Objectives and Loss Functions

An objective is the quantity we want to optimize.

A loss function is an objective we usually want to minimize.

For a prediction yhat and target y, a simple squared loss is:

L=(yhaty)2L = (yhat - y)^2

The loss is a number. That sounds simple, but it is a major design choice.

Once behavior becomes a number, we can compare two models, compute gradients, and update parameters.

This number is not the whole task. It is a proxy. A proxy is useful because the optimizer can work with it, but it can also hide what the reader or user actually cares about.

Why Loss Exists

A model does not know what "better" means unless we define it.

The loss function turns model behavior into a number that can be compared, differentiated, and reduced.

For example, if a prediction is 5 and the target is 3, squared loss gives 4. If another prediction is 4, squared loss gives 1. Under this loss, the second prediction is better.

Objective Versus Metric

A training loss is the number the optimizer directly uses.

A metric is often the number humans care about when evaluating a model.

They can be different. A classifier may train with cross-entropy while people also report accuracy. Cross-entropy gives smoother gradient information than a simple correct-or-incorrect count.

That is why a training loss can improve while a reported metric stays flat for a while. The optimizer may be receiving smaller, smoother signals than the final metric reveals.

ML Reading

Different tasks use different losses.

  • regression often uses squared or absolute error
  • classification often uses cross-entropy
  • reinforcement learning uses objectives built from rewards
MATH-C09-T02-001Exercise: Compute squared loss

Let yhat = 5 and y = 3.

Compute (yhat - y)^2.

Compute it first, then check your number.

Hint
First compute the difference.
Solution

(5 - 3)^2 = 2^2 = 4. The loss first measures the prediction error, then squares it to produce the objective value.

MATH-C09-T02-002Exercise: Compare two predictions

Target y = 3. Prediction A is 5, prediction B is 4.

Under squared loss, which prediction has lower loss: A or B?

Answer it first, then check.

Hint

Compute (yhat - y)^2 for both predictions.

Solution

Prediction A has loss (5 - 3)^2 = 4. Prediction B has loss (4 - 3)^2 = 1. Prediction B has lower loss.

MATH-C09-T02-003Exercise: Training loss or evaluation metric

Is the training loss always the same number as the metric humans report?

Answer it first, then check.

Hint

The lesson compares cross-entropy and accuracy.

Solution

No. The optimizer may use one loss for training while humans report a different metric for evaluation.

MATH-C09-T02-004Exercise: Bad objective warning

If the objective is badly chosen, can optimization improve the wrong thing?
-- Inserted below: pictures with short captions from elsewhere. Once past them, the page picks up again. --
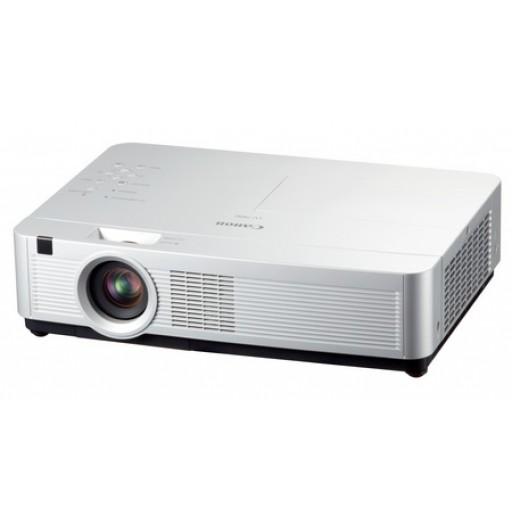 Canon LV7490 Projector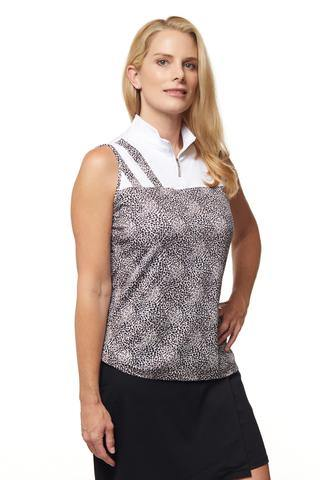 Sport Haley Bogota Lola Sleeveless Polo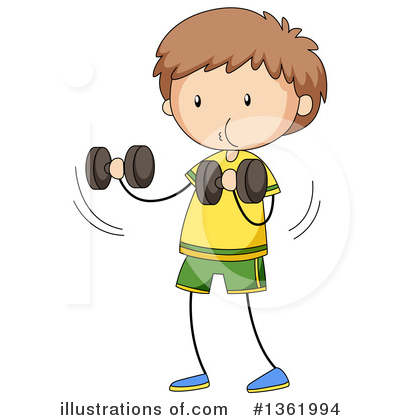 Weight Lifting Clipart #1361994 by Graphics RF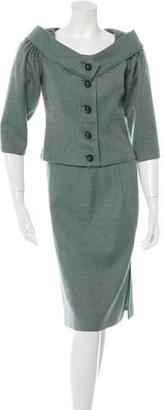 Carolina Herrera Tweed Virgin Wool Skirt Suit $225 thestylecure.com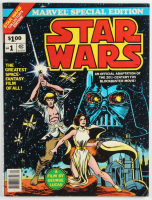 "Vintage 1977 ""Star Wars"" Vol. 1 Issue #1 Marvel Special Edition Comic Book (See Description) at PristineAuction.com"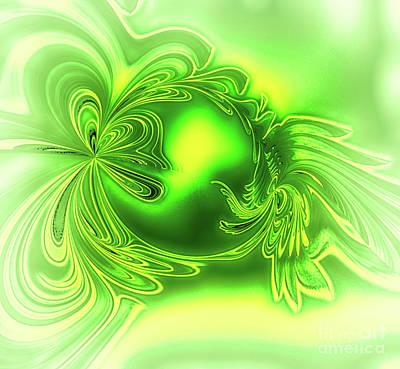 Digital Art - Gemstone Green Tourmaline by Eva-Maria Di Bella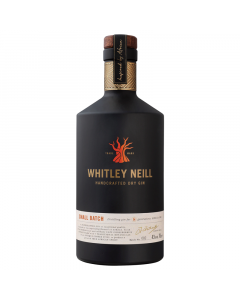 Whitley Neill Gin English Dry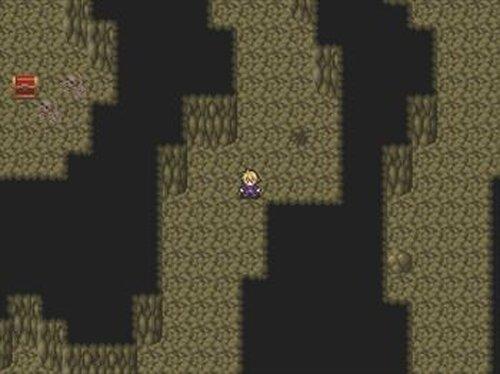 レヴィアタンクラウズ Game Screen Shot5
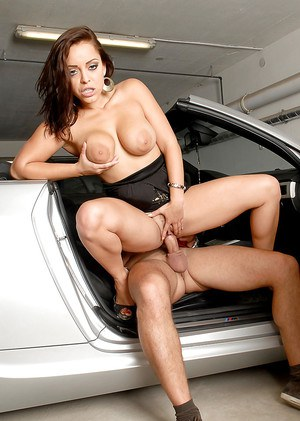 Big busted european vixen has some hardcore fun with a stiff dick in the car
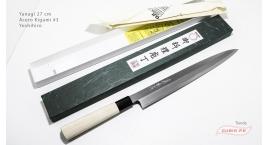 y27k3-Cuchillo Yanagi 27cm acero Kigami #3 Yoshihiro y27k3.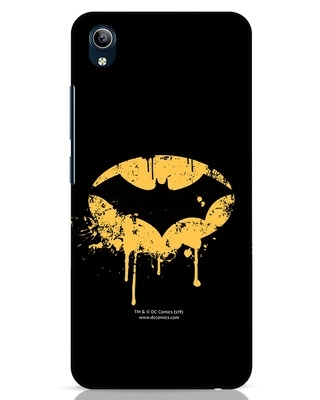 Shop Dripping Batman Vivo Y91i Mobile Cover (BML)-Front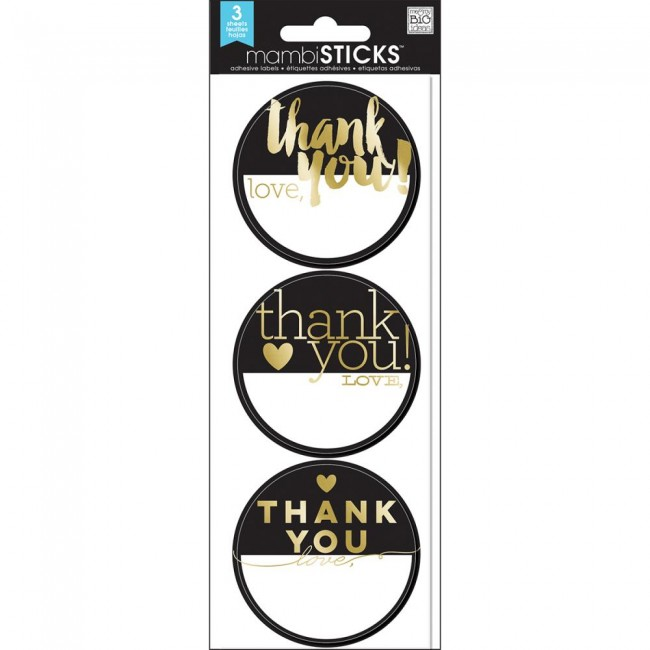 Thank You Gold Label Stickers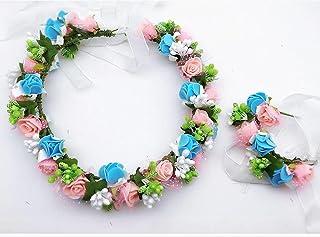 TAN2 Fascia da Nuoto con Cappello da Fiore a Fiori di Garland Halo con Banda FloralWrist per i Festival di Nozze Beach Resort, 9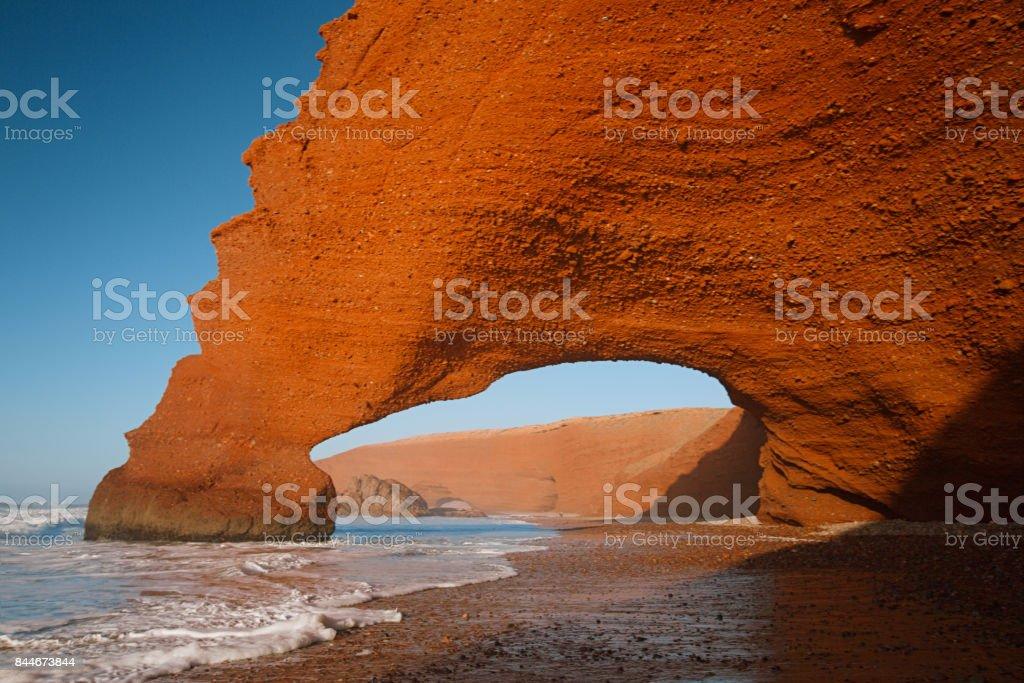 Legzira stone arches, Atlantic Ocean, Morocco, Africa stock photo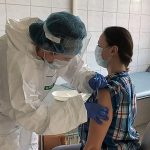 Russia seeks to approve COVID-19 vaccine by mid-August: report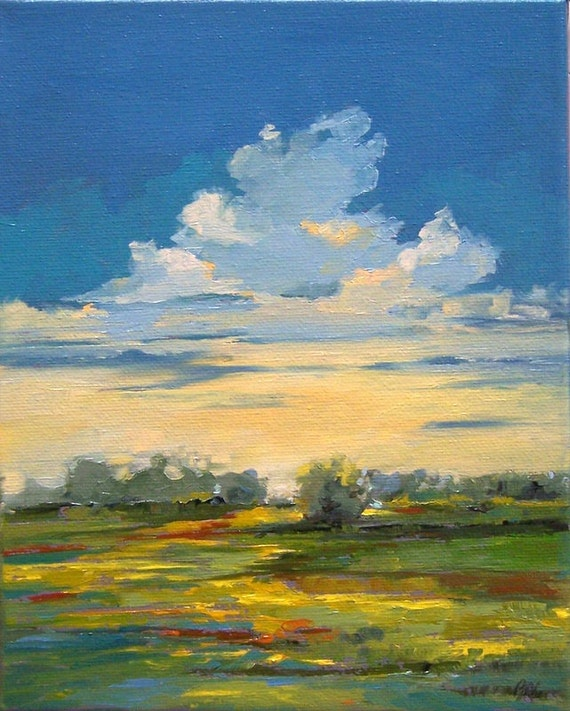 "oil painting landscape painting, original oil, ""Abundant"", 100% charity donation, canvas, stretched, 8x10 clouds, field, blue, yellow"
Answer it first, then check.

Hint

Optimization follows the objective it is given.

Solution

Yes. Optimization can faithfully reduce a number even when that number does not match the behavior we actually want.

MATH-C09-T02-005Exercise: Proxy, not the full task

Enter 1 if a loss function is usually a trainable proxy for the behavior we want, not the full behavior itself.

Compute it first, then check your number.

Hint

Ask whether one number can contain every human judgment about model behavior.

Solution

Enter 1. The loss is the number the optimizer follows. It should be aligned with the desired behavior, but it is still a proxy.

Before Moving On

The loss function defines what the training process tries to improve.